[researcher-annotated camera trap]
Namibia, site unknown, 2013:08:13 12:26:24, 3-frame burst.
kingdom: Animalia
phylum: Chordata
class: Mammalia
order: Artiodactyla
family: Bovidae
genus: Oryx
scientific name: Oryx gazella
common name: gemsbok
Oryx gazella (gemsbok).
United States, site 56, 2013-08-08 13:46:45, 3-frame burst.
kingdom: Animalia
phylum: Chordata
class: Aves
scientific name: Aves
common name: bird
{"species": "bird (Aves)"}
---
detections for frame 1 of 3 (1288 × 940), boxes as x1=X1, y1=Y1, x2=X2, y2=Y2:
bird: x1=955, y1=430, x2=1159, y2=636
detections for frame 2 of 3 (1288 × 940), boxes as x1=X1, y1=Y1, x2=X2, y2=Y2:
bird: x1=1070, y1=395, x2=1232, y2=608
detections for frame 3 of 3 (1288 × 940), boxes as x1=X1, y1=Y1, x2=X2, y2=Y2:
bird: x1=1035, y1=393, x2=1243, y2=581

──────────────────────────────

__What you should do__: Check each line of the listing above, and copy it if it contains the word "burst".

__Answer below__:
Namibia, site unknown, 2013:08:13 12:26:24, 3-frame burst.
United States, site 56, 2013-08-08 13:46:45, 3-frame burst.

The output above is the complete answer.